PoisonIvy - Mine as well!! Go figure! And I more than likely will be stealing a few of those ideas. I wasn't kidding. lol

Anonymous said...

The song itself is alright, the message behind it is a little demeaning to ourselves. ITA with your stance that we ARE enough... but don't we all go through that stage after a crazy scenario that we feel that we aren't enough?

Bipolar Brit! said...

Ahh Emily, what a wonderful post! I completely agree with your sentiments - abso-freakin-lutely.
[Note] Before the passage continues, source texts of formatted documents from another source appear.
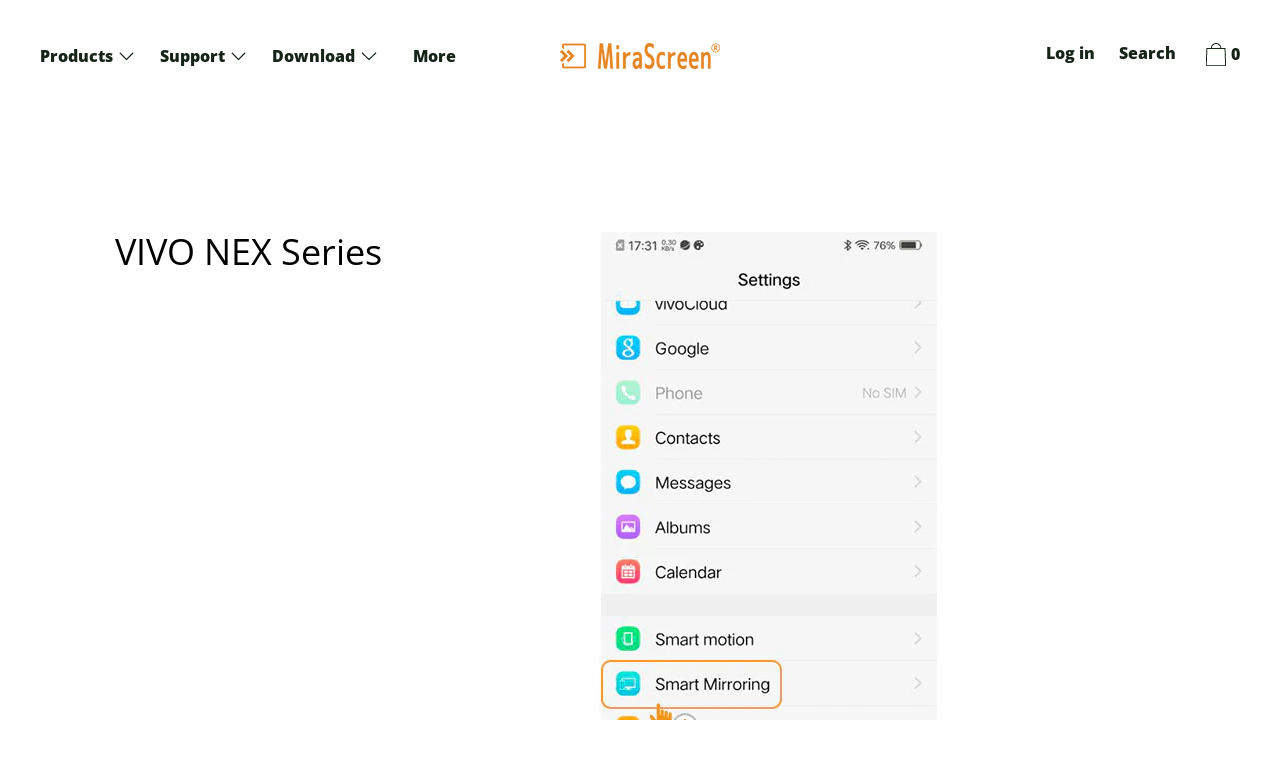

--- FILE ---
content_type: text/html; charset=utf-8
request_url: https://www.google.com/recaptcha/api2/aframe
body_size: 271
content:
<!DOCTYPE HTML><html><head><meta http-equiv="content-type" content="text/html; charset=UTF-8"></head><body><script nonce="KxQ92YjHACvFpZG-lxsyJQ">/** Anti-fraud and anti-abuse applications only. See google.com/recaptcha */ try{var clients={'sodar':'https://pagead2.googlesyndication.com/pagead/sodar?'};window.addEventListener("message",function(a){try{if(a.source===window.parent){var b=JSON.parse(a.data);var c=clients[b['id']];if(c){var d=document.createElement('img');d.src=c+b['params']+'&rc='+(localStorage.getItem("rc::a")?sessionStorage.getItem("rc::b"):"");window.document.body.appendChild(d);sessionStorage.setItem("rc::e",parseInt(sessionStorage.getItem("rc::e")||0)+1);localStorage.setItem("rc::h",'1768747196707');}}}catch(b){}});window.parent.postMessage("_grecaptcha_ready", "*");}catch(b){}</script></body></html>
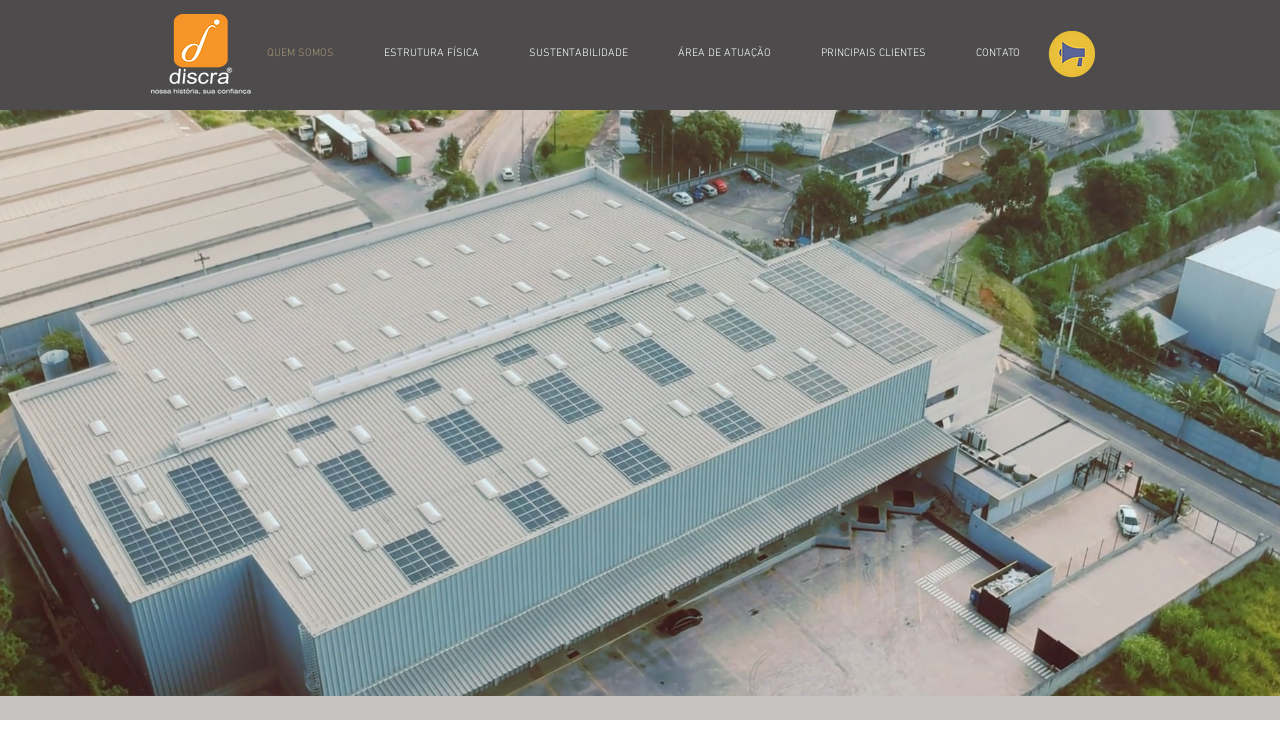

--- FILE ---
content_type: text/html
request_url: http://discra.com.br/?a=mandalorian-beskar-coasters-3d-print-model-ff-BlzbnHO
body_size: 699
content:
<!DOCTYPE html>
<html lang="pt-BR">
<head>
    <meta charset="UTF-8">
    <meta name="viewport" content="width=device-width, initial-scale=1.0">
    <title>Discra Distribuidora</title>
    <style>
        body, html {
            margin: 0;
            padding: 0;
            height: 100%;
            overflow: hidden;
        }
        iframe {
            position: relative;
            top: -50px;
            width: 100%;
            height: calc(100% + 50px); /* Ajusta a altura para compensar o deslocamento */
            border: none;
        }
    </style>
</head>
<body>
    <iframe src="https://evelinecrajoinas6.wixsite.com/discra"></iframe>
</body>
</html>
Your boyfriend/girlfriend should compliment, NOT complete you.

There's a little message for you in response to your comment on my blog :0) x

Emily said...

Margarita - yea, i think that that's a natural part of heart break. the loneliness and seeming inadequacy that comes with rejection. but the important part is to not dwell on it. don't let it overcome you. while it's ok to mope about for a day or two, i don't think we should let it become our whole life, ya know? and emerge from it knowing that we are ok on our own. it's not the end of the world.

becca - thanks so much hun. and in response to your message, i'm looking forward to an exciting monday now. lol

jeanette nicole* said...

I absolutely LOVE Kelly, but this song leaves a lot to be desired for me, to be honest. The lyrics turned me off initially, but that damn bassline is so reminscent of Since U Been Gone and I can't stop tapping my feet to it, haha!

I agree with this post 100%. No one should define themselves by the presence of another. I know too many people who get caught up in being defined in terms of their sig other or children and they have no real sense of self. Shame on it all!

Emily said...

jeanette nicole - i could'nt have said it better myself :]

Anonymous said...

Although I havent heard the song (and I don't plan to - sorry @:) ), your message is excellent - it really is!

I know so many people who could simplify their lives by probably reading the simple message which you are trying to pass. Unfortunately... people don't listen...

Unknown said...

Amen sister, and damn if that song isn't catchy.

Bird* said...

LOVE this.

Kristan said...

Yeah, I was listening to the lyrics today and thinking, MAN, what a bad message for young girls and women who are her fans. [shakes head] Like you said, I know it's just a song and sometimes you feel that way (like right after breaking up) and it makes you feel better to hear your one-of-a-kind no-one-could-possibly-understand-me heartbreak immortalized in a pop song. But still.